Friday Blast #17
Ask HN: What language agnostic programming books should I read? (2017) - A Hacker News discussion with loads of good titles. I’d go so far as to say that most good tech books are independent of the technology itself and present timeless bits of knowledge.
Debugging PostgreSQL performance the hard way (2016) - good advice for any SQl debugging session. Start with the “obvious” stuff like system-level metrics and work your way down to individual slow queries.
Robust user interfaces with finite state machines (2017) - this is really a wonderful article and a good example of how knowing a little bit of theory can make building things that much easier. The idea is that you should be explicit about the state structure of your UI, since it’ll result in easier to reason code. I can attest from my own experience that that’s the case.
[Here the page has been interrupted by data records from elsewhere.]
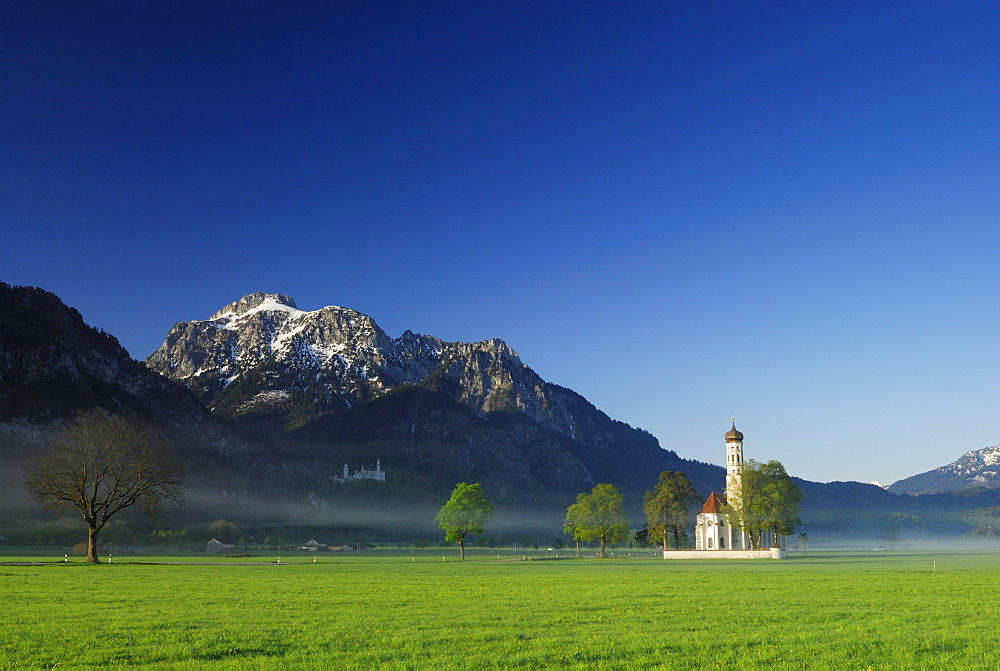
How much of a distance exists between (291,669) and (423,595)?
959 inches

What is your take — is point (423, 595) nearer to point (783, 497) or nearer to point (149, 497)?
point (149, 497)

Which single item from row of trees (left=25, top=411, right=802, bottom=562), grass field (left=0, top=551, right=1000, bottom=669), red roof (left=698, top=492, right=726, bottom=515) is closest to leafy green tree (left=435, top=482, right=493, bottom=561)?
row of trees (left=25, top=411, right=802, bottom=562)

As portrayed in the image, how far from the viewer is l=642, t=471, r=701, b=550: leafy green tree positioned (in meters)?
152

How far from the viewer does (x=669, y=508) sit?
500 ft

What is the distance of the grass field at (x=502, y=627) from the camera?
67.2 ft

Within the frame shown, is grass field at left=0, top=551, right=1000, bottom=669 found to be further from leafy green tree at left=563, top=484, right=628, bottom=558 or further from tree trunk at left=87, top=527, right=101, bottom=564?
leafy green tree at left=563, top=484, right=628, bottom=558

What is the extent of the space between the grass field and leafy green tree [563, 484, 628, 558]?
101m

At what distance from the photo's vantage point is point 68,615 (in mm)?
30938

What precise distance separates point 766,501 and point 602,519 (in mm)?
28605

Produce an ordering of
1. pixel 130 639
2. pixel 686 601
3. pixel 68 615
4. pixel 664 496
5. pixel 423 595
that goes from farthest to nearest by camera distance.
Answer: pixel 664 496, pixel 423 595, pixel 686 601, pixel 68 615, pixel 130 639

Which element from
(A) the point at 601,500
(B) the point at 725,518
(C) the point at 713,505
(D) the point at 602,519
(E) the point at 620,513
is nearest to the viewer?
(E) the point at 620,513

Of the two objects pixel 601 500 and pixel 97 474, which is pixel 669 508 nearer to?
pixel 601 500

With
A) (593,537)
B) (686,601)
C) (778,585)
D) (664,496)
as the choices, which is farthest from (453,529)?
(686,601)

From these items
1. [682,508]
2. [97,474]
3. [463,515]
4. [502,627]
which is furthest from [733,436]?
[502,627]
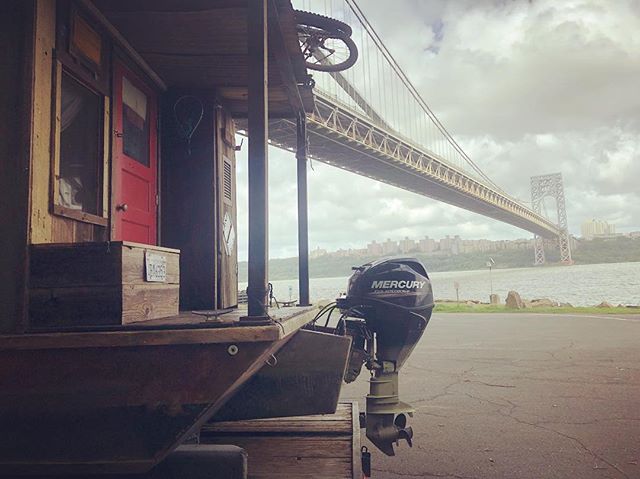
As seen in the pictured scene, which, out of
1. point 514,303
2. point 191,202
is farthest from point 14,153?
point 514,303

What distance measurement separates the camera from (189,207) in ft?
14.6

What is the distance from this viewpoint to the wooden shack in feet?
6.52

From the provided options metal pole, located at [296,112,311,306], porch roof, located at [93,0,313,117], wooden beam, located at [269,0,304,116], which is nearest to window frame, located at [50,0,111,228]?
porch roof, located at [93,0,313,117]

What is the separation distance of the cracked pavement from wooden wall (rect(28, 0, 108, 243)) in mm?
2889

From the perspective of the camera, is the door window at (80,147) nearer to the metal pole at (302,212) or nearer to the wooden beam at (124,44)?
the wooden beam at (124,44)

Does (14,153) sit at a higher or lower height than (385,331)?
higher

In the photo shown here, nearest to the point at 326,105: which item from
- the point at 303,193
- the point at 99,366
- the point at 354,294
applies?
the point at 303,193

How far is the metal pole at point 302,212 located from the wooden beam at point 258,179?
2.49 meters

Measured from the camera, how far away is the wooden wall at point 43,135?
2.39m

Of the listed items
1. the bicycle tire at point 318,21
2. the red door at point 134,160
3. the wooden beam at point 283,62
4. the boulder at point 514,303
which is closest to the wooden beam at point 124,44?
the red door at point 134,160

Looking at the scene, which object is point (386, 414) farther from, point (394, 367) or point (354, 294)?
point (354, 294)

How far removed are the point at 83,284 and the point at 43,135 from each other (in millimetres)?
848

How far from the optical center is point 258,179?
7.70 feet

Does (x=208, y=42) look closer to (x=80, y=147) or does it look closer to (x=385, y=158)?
(x=80, y=147)
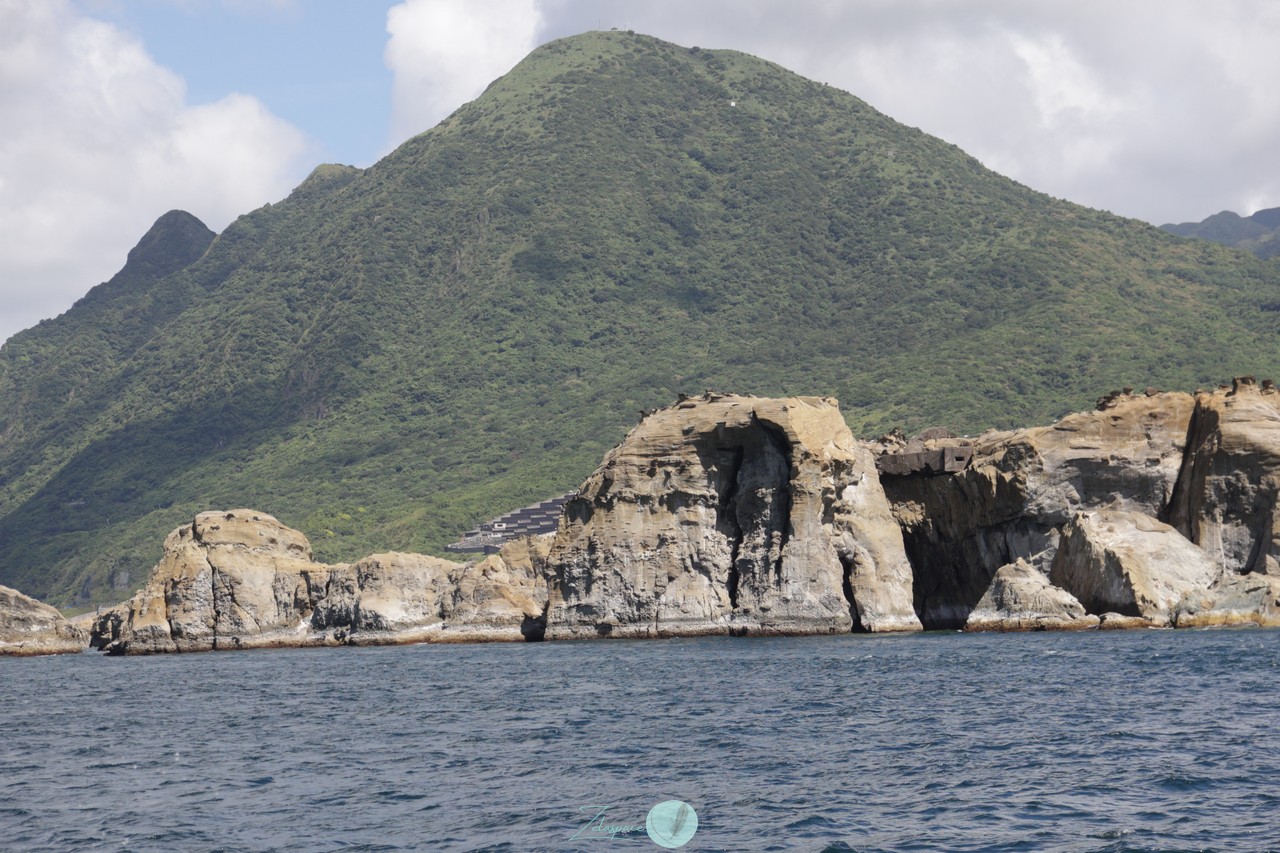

Modern web frameworks like Angular, Vue and React as well as the Android and iOS platforms make thinking about your UI in these terms much easier than the “old” days of the web or old-timey Win32 programming.
Software 2.0 (2017) - an article about machine learning and neural networks in particular and where they belong in the grand scheme of software development. I think naming them as software 2.0 is a much too early call. Perhaps software 1.1 or 1.5. Right now they’re just good tools for particular subproblems such as image recognition or audio synthesis. But it’s going to be a long way ‘till you can write a text processor through a neural network.
Hash chain (2017) - a wikipedia entry for a neat idea for authentication without actually sending the password on the wire for each attempt. The gist is that the client and server agree on a common count \(k\) and the server stores the password hashed \(k\) times. For the first auth the client sends the password hashed \(k-1\) times, and the server computes the \(k\)th one and compares it with its own value to allow auth or not. On the next attempt the count is decremented by \(1\), with the server storing the hash it has received from the client for later user. No password is sent over the wire, and if anybody easedrops on what is sent, they’ll have no use for it since it won’t be used a second time. The client need not store \(k\), since it can receive it from the server at the start of the auth session, so there’s no complex state to synchronize.
Statistical mistakes and how to avoid them (2016) - this is more a call to use statistical tools such as scalar descriptive stats and tests when reporting results of any kind in computer science, than anything else. You should do it though.